The catchment areas that comprise the Krycklan system vary in size and character; forest-dominated areas, mire-dominated areas, lakes and mixtures of these. This offers unique opportunities to study consequences of how different habitat types are affected by different processes. One of the streams flowing through Krycklan, adjacent to the Stortjärn lake, is studied as part of the SITES Water infrastructure. In recent years, Lake Stortjärn has been equipped with more fixed installations, and electricity and fibre-optic Internet access are now available on the lake.
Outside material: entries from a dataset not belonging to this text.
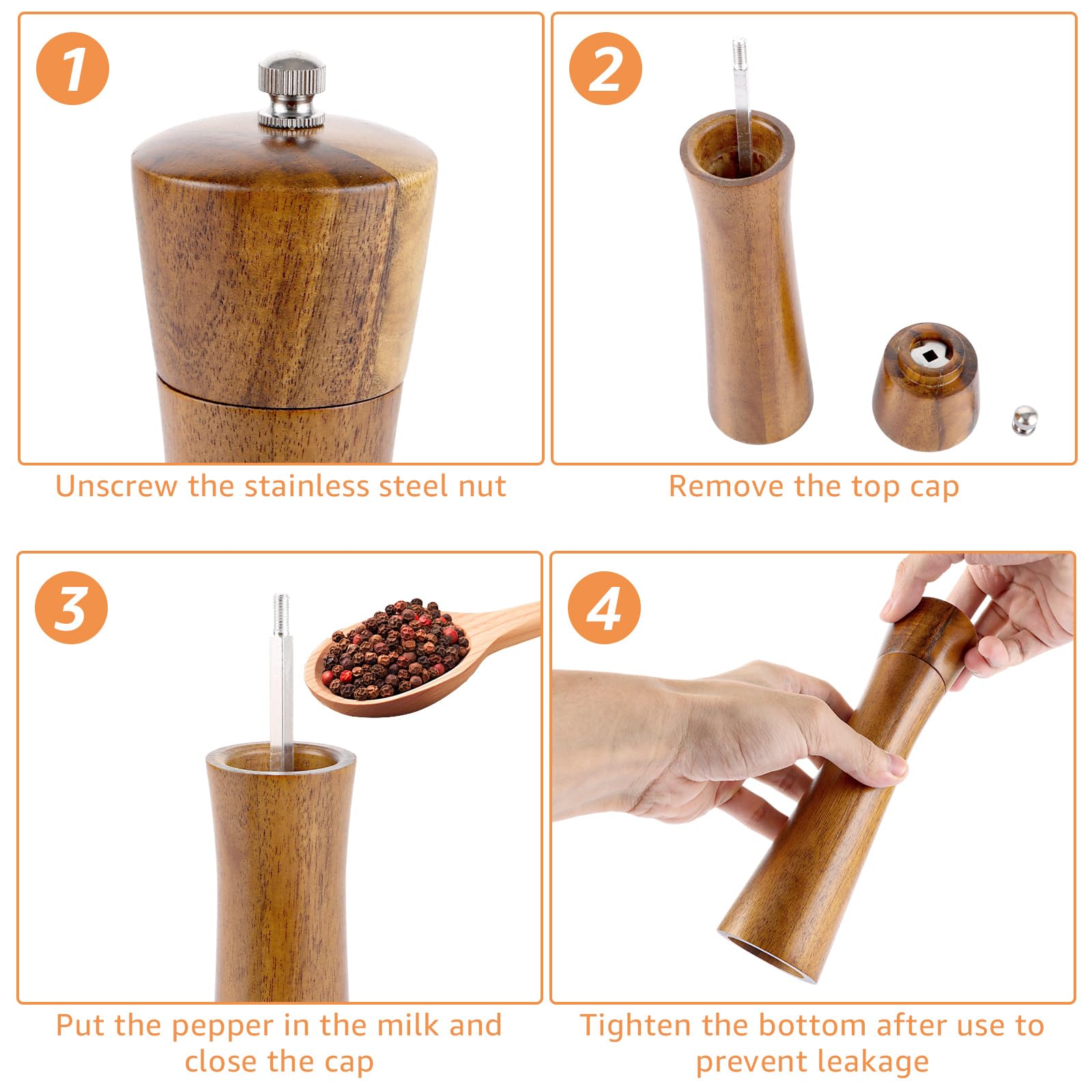 1

Unscrew the stainless steel nut

2

Remove the top cap

3

Put the pepper in the milk and close the cap

4

Tighten the bottom after use to prevent leakage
In addition to equipment in watercourses and lakes, groundwater tubes of various types have been installed at various depths in mires, forest ecosystems in moraine soil, and in finer-grained soils. There is also equipment for sampling soil water at many sites in the catchment area.

The opportunity to collaborate with Svartberget on a landscape scale offers researchers the potential to investigate links between terrestrial and aquatic systems by applying environmental problems and models relating to water management of aquatic ecosystems, upscaling from small to large watercourses, and anthropogenic effect.


Tarfala is part of the SITES Water infrastructure, with a focus on Tarfalasjön lake, which is at the top end of the Tarfaladalen valley. The valley is a tributary of the Kalixälv river, a unique environment that is gradually changing in response to the decreasing volume of the glaciers.

Tarfalasjön lake is 52 m deep and has a submerged profile that registers temperatures every 50-100 cm. From the lake, the stream flows southwards. Flows and chemistry in the stream have only been measured sporadically, as permanent installations present a challenge in environments with such extreme ice, snow and wind conditions.